Requirement: Reproduce word for word the portion of the Zentangle interview below that begins at "Zentangle uses include" and stops after "kids to learn.".

Zentangle is a meditative art that focuses on relaxation through the process of drawing small “tangles” (or patterns) that transform into intricately beautiful images.
Janet Masey, Certified Zentangle Teacher, has been hosting Zentangle workshops at the Museum once a month since May 2018 as part of the programming for our PostSecret exhibit. We had the pleasure of getting to know Janet and learning about this unique art form.
Hi, Janet! Tell us a little bit about yourself.
My name is Janet Masey, Certified Zentangle Teacher. I teach kids, women, men, and seniors the Zentangle Art Method. I blended my two loves of Hawaii and Zentangle. I dabble in playing ukulele and dancing hula. I love the Hawaiian culture; it reminds me of the background of Zentangle: relaxing, calming down and feeling the quiet.
What is Zentangle?
Zentangle is a new, unique, not-like-any other art method. The co-founders, Rick Roberts and Maria Thomas, designed the method to take the “hard” out of art. No mistakes, no erasers, no rulers. Intimidated by art? Zentangle is an easy art method that creates beautiful images by drawing structured patterns. During the process, you relax, focus, and get into a state of well-being. It’s healing art. Psychology Today calls Zentangle “yoga for the brain.” It is an abstract art method – no “up,” no “down,” just patterns.
Zentangle tiles are typically black and white and created on a small 3.5” x 3.5” square that can be completed in 15 to 20 minutes. When you put pen to paper, you get out of your thoughts, relax, and focus.
Zentangle uses include entertainment, relaxation, educational, motivational training, artistic, collectible, activity for study groups, therapy, and more.
It’s been proven to help depression, anxiety, bereavement chronic medication conditions, cancer therapy, PTSD, ADD, ADHD, Parkinson’s Disease, self-confidence, self-esteem, and early art development for children.
When did you start getting into art and what sparked your interest in it?
I just retired after 44 years of being a hairstylist. One of my clients four years ago went to Italy to take a watercolor class her aunt was teaching. During a class break, a student asked her if she wanted to learn about Zentangle. She said yes. Like most folks, she became amazed at the simplicity of this intricate, complicated looking art that’s easy enough for kids to learn.
When she returned to the States, I watched her drawing during her next few hair appointments. I was also amazed. She went to the four-day seminar to become certified and then taught a class at my home with eight of my friends.
Zentangle is a trademark, and you cannot teach unless certified – there are only four [certification] classes a year. I waited one year for an opening to attend the four-day seminar in Providence, Rhode Island with the co-founders. Rick is the “Zen” part of Zentangle, and Maria is an illustrator – the “-tangle” part of Zentangle. A lot of people call it “glorified doodling,” but doodling is mindless, and Zentangle is mindful. It isn’t all about the results of your art piece, but more about the process of drawing. Rick and Maria created a system to create art and leave you in a meditative state.
I now teach 30 different classes with the Zentangle Method in mind.
How did you come to teach Zentangle classes at the Museum?
One of my students took my brochure to the Museum (where she volunteers), and I was contacted by Catherine Lee, the Public Engagement Manager, who wanted me to share what Zentangle is and then invited me to teach at the Museum in conjunction with the PostSecret exhibit.
Do you have any advice for anyone interested in getting into Zentangle?
There are only about 3,000 Certified Zentangle Teachers all over the world. We have websites, blogs, and more. Some of my students told me they learned Zentangle from the Internet or books and do not need an introduction class. I tell them: “Take a class from a certified teacher and see the difference in your art. It will come alive. We have been trained in history, philosophy, and lesson plans, in how the art method was intended to be taught.”
If you can draw a circle and a straight line – you’ve got this. Anything is possible.
What is a piece that you are particularly proud of, and why?
Before Zentangle, I did not engage in art. Since then, I have sold my creations, and have many favorite pieces. How do you choose just one? My passion is for the meditation outlet and I’ve been very passionate about sharing Zentangle for that reason. Here’s an example of one of my basic Zentangle tiles:
The best part about Zentangle is that you can use the structured patterns in any media you are working with.

Information supplied:
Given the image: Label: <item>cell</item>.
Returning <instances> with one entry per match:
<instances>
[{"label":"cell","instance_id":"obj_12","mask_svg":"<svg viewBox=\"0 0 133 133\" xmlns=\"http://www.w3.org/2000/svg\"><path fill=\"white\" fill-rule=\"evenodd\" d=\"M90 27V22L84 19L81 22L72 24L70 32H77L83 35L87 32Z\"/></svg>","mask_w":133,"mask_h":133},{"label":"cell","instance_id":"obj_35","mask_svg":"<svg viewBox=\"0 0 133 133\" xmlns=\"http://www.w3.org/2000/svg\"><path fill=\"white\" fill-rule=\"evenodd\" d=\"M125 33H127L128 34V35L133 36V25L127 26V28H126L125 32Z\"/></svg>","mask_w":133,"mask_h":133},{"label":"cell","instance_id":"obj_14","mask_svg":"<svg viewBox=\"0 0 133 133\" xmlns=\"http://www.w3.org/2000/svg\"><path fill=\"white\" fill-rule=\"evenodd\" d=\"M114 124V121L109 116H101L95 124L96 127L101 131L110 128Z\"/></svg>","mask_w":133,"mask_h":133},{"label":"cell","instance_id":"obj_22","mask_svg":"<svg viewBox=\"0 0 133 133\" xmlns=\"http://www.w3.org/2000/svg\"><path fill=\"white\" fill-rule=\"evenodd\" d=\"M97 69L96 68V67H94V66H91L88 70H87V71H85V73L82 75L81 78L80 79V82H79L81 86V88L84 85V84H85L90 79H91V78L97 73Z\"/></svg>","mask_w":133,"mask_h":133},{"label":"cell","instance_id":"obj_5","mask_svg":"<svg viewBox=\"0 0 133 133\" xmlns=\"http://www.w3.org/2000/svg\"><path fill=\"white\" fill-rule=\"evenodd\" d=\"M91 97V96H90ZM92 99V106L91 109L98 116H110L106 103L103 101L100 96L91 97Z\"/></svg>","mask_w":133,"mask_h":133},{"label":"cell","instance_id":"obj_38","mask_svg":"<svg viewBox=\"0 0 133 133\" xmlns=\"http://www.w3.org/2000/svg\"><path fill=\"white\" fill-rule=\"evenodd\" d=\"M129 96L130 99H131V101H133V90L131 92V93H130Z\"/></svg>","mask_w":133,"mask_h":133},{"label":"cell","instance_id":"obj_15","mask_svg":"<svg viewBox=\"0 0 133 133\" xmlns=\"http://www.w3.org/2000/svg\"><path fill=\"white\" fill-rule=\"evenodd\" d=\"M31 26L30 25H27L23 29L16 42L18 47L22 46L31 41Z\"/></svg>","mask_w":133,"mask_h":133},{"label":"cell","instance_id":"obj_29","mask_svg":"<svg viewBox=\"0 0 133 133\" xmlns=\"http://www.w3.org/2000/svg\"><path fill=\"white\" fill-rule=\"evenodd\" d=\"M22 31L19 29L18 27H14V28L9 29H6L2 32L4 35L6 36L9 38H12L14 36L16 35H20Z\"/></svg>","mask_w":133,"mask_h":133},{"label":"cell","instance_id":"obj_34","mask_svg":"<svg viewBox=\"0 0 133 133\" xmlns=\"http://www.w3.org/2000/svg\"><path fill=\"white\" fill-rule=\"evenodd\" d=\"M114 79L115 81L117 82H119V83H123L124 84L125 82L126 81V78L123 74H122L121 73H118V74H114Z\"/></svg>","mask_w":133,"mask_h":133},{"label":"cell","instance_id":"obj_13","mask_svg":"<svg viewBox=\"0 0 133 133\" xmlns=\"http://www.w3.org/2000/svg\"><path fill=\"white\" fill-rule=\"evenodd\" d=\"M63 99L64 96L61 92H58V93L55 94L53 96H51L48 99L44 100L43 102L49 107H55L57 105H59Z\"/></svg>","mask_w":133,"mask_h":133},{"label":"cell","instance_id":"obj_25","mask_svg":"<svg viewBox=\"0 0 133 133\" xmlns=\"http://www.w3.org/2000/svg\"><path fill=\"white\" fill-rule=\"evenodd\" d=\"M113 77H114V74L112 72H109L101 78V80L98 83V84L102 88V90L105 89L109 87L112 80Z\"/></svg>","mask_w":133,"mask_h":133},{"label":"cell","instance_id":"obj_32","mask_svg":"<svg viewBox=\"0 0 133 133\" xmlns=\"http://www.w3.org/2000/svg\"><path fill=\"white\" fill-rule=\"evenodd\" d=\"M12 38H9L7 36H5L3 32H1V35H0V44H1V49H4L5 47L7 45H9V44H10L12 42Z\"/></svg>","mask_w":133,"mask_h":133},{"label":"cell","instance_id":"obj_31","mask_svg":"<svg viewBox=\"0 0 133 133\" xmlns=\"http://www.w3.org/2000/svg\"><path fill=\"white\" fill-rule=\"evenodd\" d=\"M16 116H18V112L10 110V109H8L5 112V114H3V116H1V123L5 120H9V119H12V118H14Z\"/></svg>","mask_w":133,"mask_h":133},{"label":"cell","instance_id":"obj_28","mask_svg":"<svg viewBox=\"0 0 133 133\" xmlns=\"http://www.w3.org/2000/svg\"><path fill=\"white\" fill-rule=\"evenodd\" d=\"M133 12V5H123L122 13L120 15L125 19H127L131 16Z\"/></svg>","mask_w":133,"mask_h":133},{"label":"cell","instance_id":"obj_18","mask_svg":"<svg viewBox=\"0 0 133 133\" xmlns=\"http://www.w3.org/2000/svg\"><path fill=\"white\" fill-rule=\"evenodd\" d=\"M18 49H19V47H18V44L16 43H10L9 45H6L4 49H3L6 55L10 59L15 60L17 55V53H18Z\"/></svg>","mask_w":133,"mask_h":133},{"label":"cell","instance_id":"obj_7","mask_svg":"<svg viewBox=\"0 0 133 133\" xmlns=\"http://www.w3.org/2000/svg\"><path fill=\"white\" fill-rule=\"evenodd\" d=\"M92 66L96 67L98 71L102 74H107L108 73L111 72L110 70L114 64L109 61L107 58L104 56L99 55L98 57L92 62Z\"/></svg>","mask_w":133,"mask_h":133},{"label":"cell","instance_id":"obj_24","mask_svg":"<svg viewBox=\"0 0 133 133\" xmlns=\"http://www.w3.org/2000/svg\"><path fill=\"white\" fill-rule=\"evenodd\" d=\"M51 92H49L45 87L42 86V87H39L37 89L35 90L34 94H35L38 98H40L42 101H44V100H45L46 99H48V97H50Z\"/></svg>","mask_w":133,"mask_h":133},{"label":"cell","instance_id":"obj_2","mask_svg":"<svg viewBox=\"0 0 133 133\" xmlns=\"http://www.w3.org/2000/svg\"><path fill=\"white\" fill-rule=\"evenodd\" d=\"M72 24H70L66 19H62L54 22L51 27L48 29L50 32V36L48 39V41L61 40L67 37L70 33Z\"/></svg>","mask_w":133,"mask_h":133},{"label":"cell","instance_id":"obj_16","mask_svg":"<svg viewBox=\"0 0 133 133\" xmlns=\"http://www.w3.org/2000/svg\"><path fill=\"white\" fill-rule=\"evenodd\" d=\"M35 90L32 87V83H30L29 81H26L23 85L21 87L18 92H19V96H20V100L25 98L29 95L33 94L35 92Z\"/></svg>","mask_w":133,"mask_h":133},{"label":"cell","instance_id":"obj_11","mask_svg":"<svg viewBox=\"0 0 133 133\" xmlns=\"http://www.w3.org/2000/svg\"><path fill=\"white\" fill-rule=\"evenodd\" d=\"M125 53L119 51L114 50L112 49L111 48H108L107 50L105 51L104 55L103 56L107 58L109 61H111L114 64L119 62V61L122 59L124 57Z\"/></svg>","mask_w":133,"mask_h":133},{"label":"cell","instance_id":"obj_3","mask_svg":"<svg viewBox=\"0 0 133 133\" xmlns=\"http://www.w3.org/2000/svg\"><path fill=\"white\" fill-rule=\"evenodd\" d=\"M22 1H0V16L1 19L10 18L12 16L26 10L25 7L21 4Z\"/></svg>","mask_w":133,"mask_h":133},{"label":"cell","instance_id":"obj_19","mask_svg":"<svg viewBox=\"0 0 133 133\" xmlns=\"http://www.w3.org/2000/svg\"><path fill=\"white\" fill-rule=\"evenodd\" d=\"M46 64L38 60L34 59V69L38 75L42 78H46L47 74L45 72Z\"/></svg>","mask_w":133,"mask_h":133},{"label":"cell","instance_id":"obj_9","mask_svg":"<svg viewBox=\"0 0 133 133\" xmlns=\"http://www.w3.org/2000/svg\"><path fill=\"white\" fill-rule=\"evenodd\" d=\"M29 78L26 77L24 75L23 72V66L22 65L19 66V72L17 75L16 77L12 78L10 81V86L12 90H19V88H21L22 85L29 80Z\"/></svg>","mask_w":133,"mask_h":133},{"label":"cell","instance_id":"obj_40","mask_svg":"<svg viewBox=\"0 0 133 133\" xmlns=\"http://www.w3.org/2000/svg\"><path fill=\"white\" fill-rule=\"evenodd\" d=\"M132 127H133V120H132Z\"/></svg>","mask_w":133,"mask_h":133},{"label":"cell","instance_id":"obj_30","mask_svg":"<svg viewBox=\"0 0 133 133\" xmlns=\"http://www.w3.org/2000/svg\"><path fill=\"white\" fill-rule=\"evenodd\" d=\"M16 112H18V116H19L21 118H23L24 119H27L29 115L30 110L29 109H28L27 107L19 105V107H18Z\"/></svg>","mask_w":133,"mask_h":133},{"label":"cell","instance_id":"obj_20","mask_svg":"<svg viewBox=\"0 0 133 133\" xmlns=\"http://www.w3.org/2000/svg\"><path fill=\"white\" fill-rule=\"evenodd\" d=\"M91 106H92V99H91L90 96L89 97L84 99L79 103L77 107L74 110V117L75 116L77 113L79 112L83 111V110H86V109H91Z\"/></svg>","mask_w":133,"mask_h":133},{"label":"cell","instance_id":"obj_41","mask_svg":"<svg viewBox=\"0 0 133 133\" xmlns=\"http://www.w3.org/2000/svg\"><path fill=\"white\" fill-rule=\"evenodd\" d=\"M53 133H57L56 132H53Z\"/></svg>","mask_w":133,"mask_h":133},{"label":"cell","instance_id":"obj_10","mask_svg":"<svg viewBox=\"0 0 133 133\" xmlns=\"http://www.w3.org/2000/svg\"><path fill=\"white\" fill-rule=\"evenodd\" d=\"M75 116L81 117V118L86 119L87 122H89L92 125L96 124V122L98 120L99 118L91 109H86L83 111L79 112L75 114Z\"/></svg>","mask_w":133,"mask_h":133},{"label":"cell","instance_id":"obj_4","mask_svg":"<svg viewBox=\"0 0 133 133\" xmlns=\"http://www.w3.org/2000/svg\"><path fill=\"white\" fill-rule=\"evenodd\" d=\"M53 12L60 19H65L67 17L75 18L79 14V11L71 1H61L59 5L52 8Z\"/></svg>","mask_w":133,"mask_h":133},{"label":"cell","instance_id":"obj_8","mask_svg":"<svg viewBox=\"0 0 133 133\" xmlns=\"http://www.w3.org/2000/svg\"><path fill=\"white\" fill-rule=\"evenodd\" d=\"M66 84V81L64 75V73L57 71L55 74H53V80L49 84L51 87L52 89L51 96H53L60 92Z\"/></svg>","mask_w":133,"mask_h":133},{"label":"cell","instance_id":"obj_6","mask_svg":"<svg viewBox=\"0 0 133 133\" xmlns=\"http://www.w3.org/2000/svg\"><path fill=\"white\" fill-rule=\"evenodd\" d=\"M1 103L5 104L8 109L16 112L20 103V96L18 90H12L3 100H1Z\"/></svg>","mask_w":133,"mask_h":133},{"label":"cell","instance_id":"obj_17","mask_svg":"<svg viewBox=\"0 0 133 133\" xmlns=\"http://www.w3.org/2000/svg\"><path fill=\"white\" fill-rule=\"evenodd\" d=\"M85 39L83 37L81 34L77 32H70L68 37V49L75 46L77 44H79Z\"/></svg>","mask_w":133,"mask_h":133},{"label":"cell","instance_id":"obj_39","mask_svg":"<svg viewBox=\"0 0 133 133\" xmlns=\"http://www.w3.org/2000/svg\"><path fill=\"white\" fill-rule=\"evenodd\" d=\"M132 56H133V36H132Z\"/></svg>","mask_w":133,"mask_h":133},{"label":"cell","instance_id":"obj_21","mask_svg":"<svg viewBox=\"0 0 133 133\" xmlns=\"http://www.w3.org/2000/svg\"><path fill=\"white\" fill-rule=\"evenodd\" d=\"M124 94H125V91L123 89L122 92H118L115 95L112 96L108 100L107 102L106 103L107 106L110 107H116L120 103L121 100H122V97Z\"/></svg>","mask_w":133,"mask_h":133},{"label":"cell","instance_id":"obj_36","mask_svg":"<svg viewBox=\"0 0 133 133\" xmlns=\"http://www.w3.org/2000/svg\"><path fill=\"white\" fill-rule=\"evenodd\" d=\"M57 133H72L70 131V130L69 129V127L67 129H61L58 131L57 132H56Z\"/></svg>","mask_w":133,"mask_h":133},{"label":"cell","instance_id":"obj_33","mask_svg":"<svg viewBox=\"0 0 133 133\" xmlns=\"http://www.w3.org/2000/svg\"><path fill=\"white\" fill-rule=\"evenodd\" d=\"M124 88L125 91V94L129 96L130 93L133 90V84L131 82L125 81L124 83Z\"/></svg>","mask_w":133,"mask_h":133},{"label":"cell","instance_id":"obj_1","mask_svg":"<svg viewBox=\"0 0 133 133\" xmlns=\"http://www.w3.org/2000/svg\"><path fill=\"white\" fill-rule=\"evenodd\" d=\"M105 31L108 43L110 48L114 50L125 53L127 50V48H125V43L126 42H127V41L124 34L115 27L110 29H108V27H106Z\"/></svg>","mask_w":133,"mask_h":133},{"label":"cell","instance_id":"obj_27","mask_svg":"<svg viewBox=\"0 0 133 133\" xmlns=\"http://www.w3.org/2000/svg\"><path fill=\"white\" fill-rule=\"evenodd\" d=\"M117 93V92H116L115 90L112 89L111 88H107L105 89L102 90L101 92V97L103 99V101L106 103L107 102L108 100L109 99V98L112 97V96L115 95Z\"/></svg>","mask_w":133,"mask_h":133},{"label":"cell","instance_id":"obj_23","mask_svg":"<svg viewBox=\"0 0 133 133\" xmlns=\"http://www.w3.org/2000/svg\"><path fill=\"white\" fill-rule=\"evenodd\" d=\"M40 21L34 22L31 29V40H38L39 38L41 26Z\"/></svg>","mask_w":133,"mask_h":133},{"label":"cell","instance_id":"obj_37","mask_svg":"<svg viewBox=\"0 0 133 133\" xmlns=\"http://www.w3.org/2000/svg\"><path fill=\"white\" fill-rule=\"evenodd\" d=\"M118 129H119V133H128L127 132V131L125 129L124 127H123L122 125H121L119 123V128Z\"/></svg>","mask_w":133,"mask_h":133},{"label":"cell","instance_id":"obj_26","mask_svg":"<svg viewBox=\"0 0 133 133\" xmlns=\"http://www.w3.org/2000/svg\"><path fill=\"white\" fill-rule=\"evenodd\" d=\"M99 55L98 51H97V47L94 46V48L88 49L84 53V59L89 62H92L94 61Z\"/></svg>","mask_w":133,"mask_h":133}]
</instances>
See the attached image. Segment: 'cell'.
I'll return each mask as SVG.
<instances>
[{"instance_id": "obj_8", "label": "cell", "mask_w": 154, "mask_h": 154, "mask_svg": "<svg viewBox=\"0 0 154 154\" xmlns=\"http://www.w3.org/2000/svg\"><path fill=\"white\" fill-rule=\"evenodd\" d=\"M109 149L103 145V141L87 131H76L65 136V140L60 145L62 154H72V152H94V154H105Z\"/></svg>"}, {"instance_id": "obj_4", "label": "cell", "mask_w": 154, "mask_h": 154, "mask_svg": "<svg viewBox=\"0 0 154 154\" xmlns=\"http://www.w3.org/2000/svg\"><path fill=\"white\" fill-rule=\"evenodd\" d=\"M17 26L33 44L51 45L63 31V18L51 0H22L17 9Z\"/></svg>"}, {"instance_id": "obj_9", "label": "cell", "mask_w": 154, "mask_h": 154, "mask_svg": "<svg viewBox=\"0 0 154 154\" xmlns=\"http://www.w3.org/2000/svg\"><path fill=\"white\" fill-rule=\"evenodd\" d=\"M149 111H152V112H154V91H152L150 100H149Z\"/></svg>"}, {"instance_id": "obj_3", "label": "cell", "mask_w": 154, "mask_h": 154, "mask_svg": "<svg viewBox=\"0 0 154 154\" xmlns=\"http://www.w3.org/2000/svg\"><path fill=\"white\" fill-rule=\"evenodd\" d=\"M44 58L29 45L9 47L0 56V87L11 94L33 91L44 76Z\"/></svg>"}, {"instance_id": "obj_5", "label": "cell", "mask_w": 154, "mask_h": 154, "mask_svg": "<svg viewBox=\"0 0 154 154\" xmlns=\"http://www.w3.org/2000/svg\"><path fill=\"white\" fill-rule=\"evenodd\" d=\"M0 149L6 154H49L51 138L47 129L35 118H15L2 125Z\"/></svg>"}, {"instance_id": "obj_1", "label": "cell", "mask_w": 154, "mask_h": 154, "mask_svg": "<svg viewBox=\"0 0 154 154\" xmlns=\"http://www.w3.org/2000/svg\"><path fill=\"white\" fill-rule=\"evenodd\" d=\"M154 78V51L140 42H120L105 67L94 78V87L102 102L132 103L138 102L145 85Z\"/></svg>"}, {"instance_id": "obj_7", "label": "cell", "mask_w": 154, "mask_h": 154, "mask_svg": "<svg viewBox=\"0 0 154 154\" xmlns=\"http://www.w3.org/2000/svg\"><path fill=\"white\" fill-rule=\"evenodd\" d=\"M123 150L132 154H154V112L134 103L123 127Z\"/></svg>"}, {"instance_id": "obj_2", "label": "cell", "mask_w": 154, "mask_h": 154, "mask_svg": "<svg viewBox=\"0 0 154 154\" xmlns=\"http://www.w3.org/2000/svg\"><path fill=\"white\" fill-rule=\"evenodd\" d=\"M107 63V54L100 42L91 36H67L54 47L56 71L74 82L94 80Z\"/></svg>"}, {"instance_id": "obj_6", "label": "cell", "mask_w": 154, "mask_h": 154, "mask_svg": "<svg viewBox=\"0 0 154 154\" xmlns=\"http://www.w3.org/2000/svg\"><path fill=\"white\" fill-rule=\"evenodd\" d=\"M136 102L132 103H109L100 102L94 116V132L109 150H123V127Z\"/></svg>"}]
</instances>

Result of the task:
Zentangle uses include entertainment, relaxation, educational, motivational training, artistic, collectible, activity for study groups, therapy, and more.
It’s been proven to help depression, anxiety, bereavement chronic medication conditions, cancer therapy, PTSD, ADD, ADHD, Parkinson’s Disease, self-confidence, self-esteem, and early art development for children.
When did you start getting into art and what sparked your interest in it?
I just retired after 44 years of being a hairstylist. One of my clients four years ago went to Italy to take a watercolor class her aunt was teaching. During a class break, a student asked her if she wanted to learn about Zentangle. She said yes. Like most folks, she became amazed at the simplicity of this intricate, complicated looking art that’s easy enough for kids to learn.